Des
milliers de visiteurs, de toutes conditions, ont été admis, au fil des
ans, dans le territoire mythique de son Village d’Art Préludien, sur la
commune d’Achères-la-Forêt, non loin du Cyclope de Tinguely et de la
chapelle Saint-Blaise-des-Simples, où est enterré Cocteau, à
Milly-la-Forêt. D’Angleterre, des Etats-Unis, d’Allemagne, du Japon, la
télévision est venue filmer l’Eglise des Pauvres, le Sanctuaire des
Bois Brûlés ou le Refuge, trois chefs d’œuvre de l’architecture
spontanée de Chomo, réalisés, comme toute son œuvre, en matériaux de
récupération : bois morts de la forêt, grillage, plâtre, bouteilles,
tôles de voitures, glanés dans les sous-bois, les décharges publiques
et les casses automobiles des environs.
Déjà,
en 1960, les derniers surréalistes, André Breton, Dali, Joyce Mansour,
Henri Michaux, mais aussi Cocteau, Anaïs Nin, le peintre Atlan, les
galeristes Claude Bernard et Iris Clert ou même Picasso, avaient
admiré, à Paris, les Bois Brûlés de Chomo, ses assemblages de verre et
ses toiles lacérées, dans l’unique exposition qu’il devait consentir
avant de se retirer du monde. Par la suite, sur les traces de Clara
Malraux, mandatée en son temps par le Ministère des Affaires
Culturelles pour faire protéger le site à ses débuts, des personnalités
aussi différentes que Bernard Anthonioz, Jacques Attali, Henri-Claude
Cousseau, Jean-Hubert Martin, se sont rendues dans le « Royaume » de
Chomo, pour voir de plus près celui qui se disait aussi médium et
guérisseur et vivait dans une telle symbiose avec ses abeilles qu’une
séquence « choc » lui a été consacrée, en 1965 dans un film d’Edouard
Logereau, Paris-Secret.
Bernard
Lassus, Michel Ragon, les peintres Jean Revol, Lisette Combe et Jean de
Maximy, le sculpteur Josette Rispal, les photographes Jean-Paul Vidal,
Marcus Schubert, Jean-Claude David, Pascal Brousse, Minot-Gormezano, le
psychiatre Gaston Ferdière, Michel Thévoz, de la Collection de l’Art
Brut de Lausanne, Jean-Paul Favand du Musée des Arts Forains, John
Maizels, de la revue internationale Raw Vision, et beaucoup d’autres
ont été parmi les admirateurs et défenseurs de l’univers de Chomo.
Clovis Prévost et Antoine de Maximy lui ont consacré un film.

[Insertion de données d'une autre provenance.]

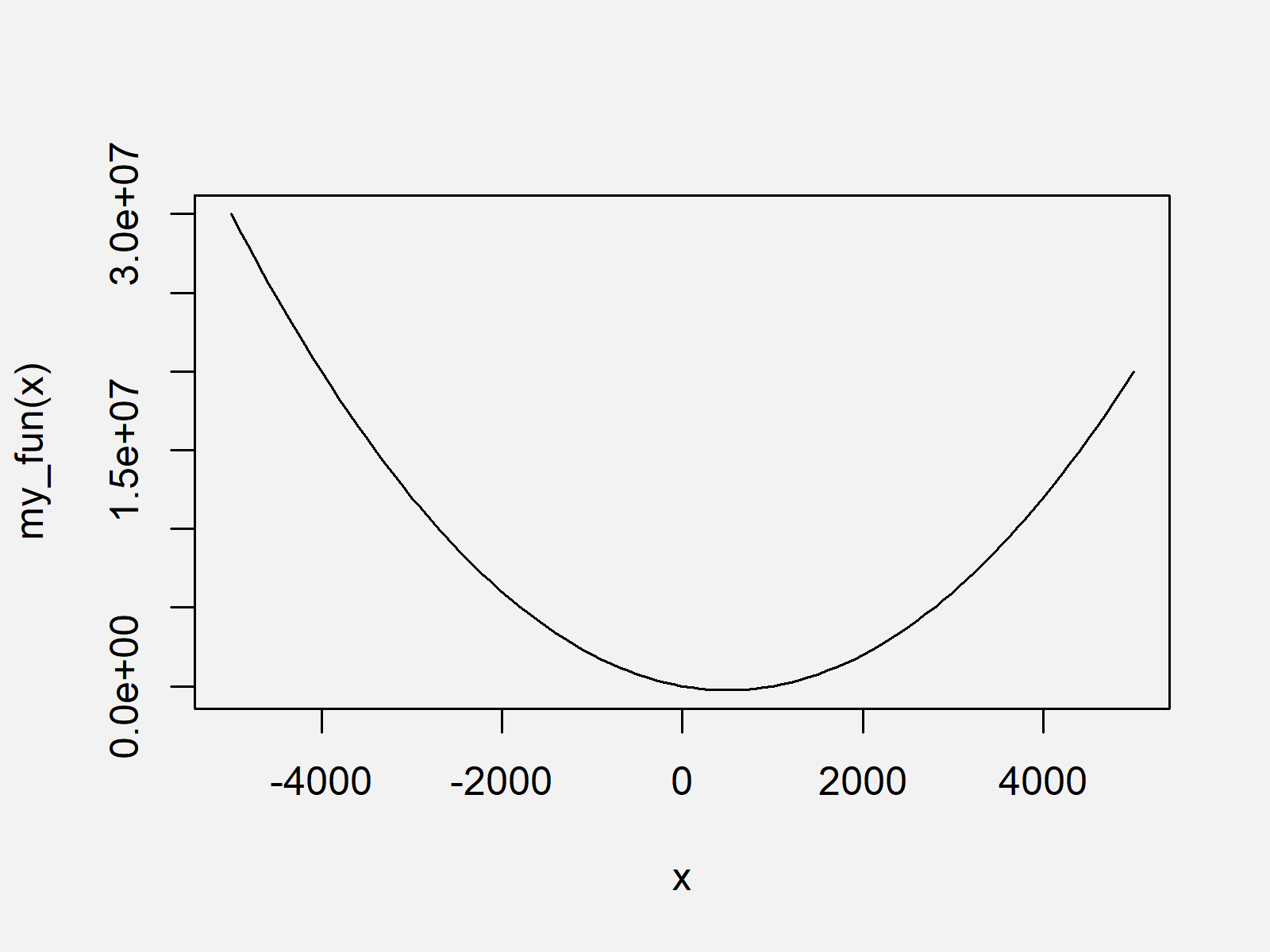 r graph figure 1 draw function curve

J’ai
moi-même recueilli les souvenirs et les pensées de Chomo, dans un livre
iconoclaste publié en 1978. France Inter, France Culture, Radio
Libertaire sont venus enregistrer la poésie sonore, les musiques
expérimentales et les propos détonants de cet écologiste avant l’heure,
grand pourfendeur de la société de consommation, auquel une Fondation a
même été un temps dédiée, destinée à protéger le lieu et l’oeuvre de
Chomo.
Mais
Chomo était un irréductible, et s’il avait décidé de poursuivre son
œuvre en-dehors du circuit des galeries et du marché, payant sa
rébellion au prix fort de l’inconfort et de la solitude, c’était pour
préserver sa liberté totale d’esprit et de création, pour pouvoir sans
entraves enseigner sa voie à tous ceux qu’il prenait au piège de son
rêve, et pour rester jusqu’au bout fidèle à sa révolte contre une
société qu’il estimait gravement dévoyée, sur une planète elle-même en
grand danger.
Depuis
dix ans, l’univers de Chomo n’est plus accessible au public, et ce
créateur inoubliable, ce visionnaire tourmenté par tous les excès de
l’inspiration, auteur de centaines d’expériences de tous genres en
sculpture, peinture, poésie, musique, cinéma, est en passe de
disparaître de l’écran de nos mémoires. Il était temps que la France
reconnaisse le génie de cet artiste extraordinaire, trop longtemps
cantonné dans les curiosités du bord des routes, et rende hommage à
celui que le chanteur britannique Jarvis Cocker, dans son road movie
Journeys into the Outside (Voyages dans l’ailleurs), tourné l’année
même du décès de Chomo, considérait déjà comme un monument du XXème
siècle. Ce sera l’honneur et la fierté de la Halle Saint Pierre d’avoir
eu, la première, ce souci et ce privilège. Puissent, dans cette lancée,
les pouvoirs publics prendre les décisions qui s’imposent afin de
consacrer à Chomo, sur le lieu où il a vécu, le musée qu’il mérite.